TASK OBJECTIVE
Copy out every one of the following lines word for word, without any changes.

DATA FOR PROCESSING
□ □ □ □ □
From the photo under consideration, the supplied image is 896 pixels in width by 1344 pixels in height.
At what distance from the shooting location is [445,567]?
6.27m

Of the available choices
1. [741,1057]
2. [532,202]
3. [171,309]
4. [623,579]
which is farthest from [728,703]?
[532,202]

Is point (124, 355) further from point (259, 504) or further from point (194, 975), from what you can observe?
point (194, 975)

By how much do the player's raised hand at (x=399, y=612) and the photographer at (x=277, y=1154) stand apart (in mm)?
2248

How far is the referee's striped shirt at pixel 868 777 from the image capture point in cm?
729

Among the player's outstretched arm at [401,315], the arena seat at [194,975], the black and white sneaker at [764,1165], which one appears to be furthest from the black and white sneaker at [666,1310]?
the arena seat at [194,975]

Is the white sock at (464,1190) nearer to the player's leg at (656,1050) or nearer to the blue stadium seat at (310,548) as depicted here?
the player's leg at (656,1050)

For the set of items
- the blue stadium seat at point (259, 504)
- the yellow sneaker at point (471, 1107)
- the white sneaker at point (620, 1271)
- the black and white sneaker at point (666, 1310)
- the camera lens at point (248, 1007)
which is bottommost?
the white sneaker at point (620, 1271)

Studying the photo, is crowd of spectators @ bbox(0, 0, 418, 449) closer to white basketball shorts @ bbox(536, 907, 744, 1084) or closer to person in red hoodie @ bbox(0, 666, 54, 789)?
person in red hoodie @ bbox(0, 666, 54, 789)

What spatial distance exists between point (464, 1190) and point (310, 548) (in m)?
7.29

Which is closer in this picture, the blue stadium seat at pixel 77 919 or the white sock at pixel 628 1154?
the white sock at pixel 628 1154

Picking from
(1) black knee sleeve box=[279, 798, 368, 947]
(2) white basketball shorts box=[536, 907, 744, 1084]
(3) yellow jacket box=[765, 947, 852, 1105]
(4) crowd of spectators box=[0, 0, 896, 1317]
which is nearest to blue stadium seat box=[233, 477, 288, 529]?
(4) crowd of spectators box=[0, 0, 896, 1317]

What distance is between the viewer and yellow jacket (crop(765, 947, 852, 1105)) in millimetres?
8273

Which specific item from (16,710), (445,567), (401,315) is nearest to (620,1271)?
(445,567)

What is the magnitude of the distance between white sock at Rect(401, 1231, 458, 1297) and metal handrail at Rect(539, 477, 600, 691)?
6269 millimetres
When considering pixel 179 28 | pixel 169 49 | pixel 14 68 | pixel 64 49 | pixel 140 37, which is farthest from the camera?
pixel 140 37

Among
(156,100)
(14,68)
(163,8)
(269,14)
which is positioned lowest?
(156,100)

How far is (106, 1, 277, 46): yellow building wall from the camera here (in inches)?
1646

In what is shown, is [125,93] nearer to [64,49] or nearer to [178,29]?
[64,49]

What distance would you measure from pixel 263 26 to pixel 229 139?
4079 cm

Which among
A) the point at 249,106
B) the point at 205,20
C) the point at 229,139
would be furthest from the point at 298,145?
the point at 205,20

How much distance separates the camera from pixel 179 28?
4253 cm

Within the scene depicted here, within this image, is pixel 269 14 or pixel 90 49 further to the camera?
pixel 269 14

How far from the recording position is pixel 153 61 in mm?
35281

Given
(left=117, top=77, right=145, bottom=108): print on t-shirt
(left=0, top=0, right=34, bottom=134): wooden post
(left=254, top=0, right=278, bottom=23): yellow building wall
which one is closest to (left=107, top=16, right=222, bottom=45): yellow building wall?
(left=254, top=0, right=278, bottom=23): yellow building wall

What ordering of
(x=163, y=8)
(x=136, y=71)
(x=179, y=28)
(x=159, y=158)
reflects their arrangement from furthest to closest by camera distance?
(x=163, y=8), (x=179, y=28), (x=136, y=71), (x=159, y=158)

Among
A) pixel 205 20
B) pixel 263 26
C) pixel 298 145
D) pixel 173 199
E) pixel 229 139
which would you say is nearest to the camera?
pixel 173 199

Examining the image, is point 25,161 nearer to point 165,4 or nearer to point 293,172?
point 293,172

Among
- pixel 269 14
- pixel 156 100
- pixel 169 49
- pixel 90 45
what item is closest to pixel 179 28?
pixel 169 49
□ □ □ □ □
FULL SOLUTION
From the photo under consideration, the supplied image is 896 pixels in width by 1344 pixels in height.
At what distance from the shooting location is [445,567]?
6.27m

Of the available choices
1. [741,1057]
2. [532,202]
3. [171,309]
4. [623,579]
which is farthest from [728,703]?
[532,202]

Is point (124, 355) further from point (259, 504) or further from point (194, 975), from what you can observe?
point (194, 975)

By how much do the player's raised hand at (x=399, y=612) and the photographer at (x=277, y=1154) stand apart (in mm)?
2248

How far is the referee's striped shirt at pixel 868 777 from the image capture point in cm?
729

Among the player's outstretched arm at [401,315], the arena seat at [194,975], the black and white sneaker at [764,1165], which one appears to be furthest from the black and white sneaker at [666,1310]?
the arena seat at [194,975]

Is the white sock at (464,1190) nearer to the player's leg at (656,1050) or nearer to the blue stadium seat at (310,548) as depicted here?
the player's leg at (656,1050)

For the set of items
- the blue stadium seat at point (259, 504)
- the yellow sneaker at point (471, 1107)
- the white sneaker at point (620, 1271)
- the black and white sneaker at point (666, 1310)
- the camera lens at point (248, 1007)
which is bottommost?
the white sneaker at point (620, 1271)

Studying the photo, is crowd of spectators @ bbox(0, 0, 418, 449) closer to white basketball shorts @ bbox(536, 907, 744, 1084) or closer to person in red hoodie @ bbox(0, 666, 54, 789)?
person in red hoodie @ bbox(0, 666, 54, 789)

What spatial distance exists between point (464, 1190) and point (310, 548) (in m)?
7.29

Which is closer in this picture, the blue stadium seat at pixel 77 919 or the white sock at pixel 628 1154?
the white sock at pixel 628 1154

Picking from
(1) black knee sleeve box=[279, 798, 368, 947]
(2) white basketball shorts box=[536, 907, 744, 1084]
(3) yellow jacket box=[765, 947, 852, 1105]
(4) crowd of spectators box=[0, 0, 896, 1317]
which is nearest to blue stadium seat box=[233, 477, 288, 529]?
(4) crowd of spectators box=[0, 0, 896, 1317]

What distance is between the viewer and yellow jacket (crop(765, 947, 852, 1105)) in millimetres?
8273

Which specific item from (16,710), (445,567), (401,315) is nearest to (620,1271)?
(445,567)

What is the magnitude of the distance between white sock at Rect(401, 1231, 458, 1297) and metal handrail at Rect(539, 477, 600, 691)?
6269 millimetres
When considering pixel 179 28 | pixel 169 49 | pixel 14 68 | pixel 64 49 | pixel 140 37, which is farthest from the camera?
pixel 140 37

Among
(156,100)
(14,68)
(163,8)
(269,14)
which is positioned lowest?
(156,100)

How far is (106, 1, 277, 46): yellow building wall from the camera here (in inches)?
1646

In what is shown, is [125,93] nearer to [64,49] or nearer to [178,29]?
[64,49]

What distance would you measure from pixel 263 26 to pixel 229 139?
4079 cm

Which among
A) the point at 249,106
B) the point at 205,20
C) the point at 229,139
would be furthest from the point at 298,145?
the point at 205,20

How much distance separates the camera from pixel 179 28?
4253 cm

Within the scene depicted here, within this image, is pixel 269 14 or pixel 90 49 further to the camera?
pixel 269 14

How far from the recording position is pixel 153 61 in mm?
35281

Given
(left=117, top=77, right=145, bottom=108): print on t-shirt
(left=0, top=0, right=34, bottom=134): wooden post
(left=254, top=0, right=278, bottom=23): yellow building wall
which one is closest to (left=107, top=16, right=222, bottom=45): yellow building wall?
(left=254, top=0, right=278, bottom=23): yellow building wall

What ordering of
(x=163, y=8)
(x=136, y=71)
(x=179, y=28)
(x=159, y=158)
reflects their arrangement from furthest to closest by camera distance?
(x=163, y=8), (x=179, y=28), (x=136, y=71), (x=159, y=158)

Among
A) pixel 205 20
B) pixel 263 26
C) pixel 298 145
D) pixel 173 199
E) pixel 229 139
which would you say is nearest to the camera?
pixel 173 199

Examining the image, is point 25,161 nearer to point 165,4 or nearer to point 293,172?
point 293,172

Among
- pixel 269 14
- pixel 156 100
- pixel 169 49
- pixel 90 45
what item is closest to pixel 179 28?
pixel 169 49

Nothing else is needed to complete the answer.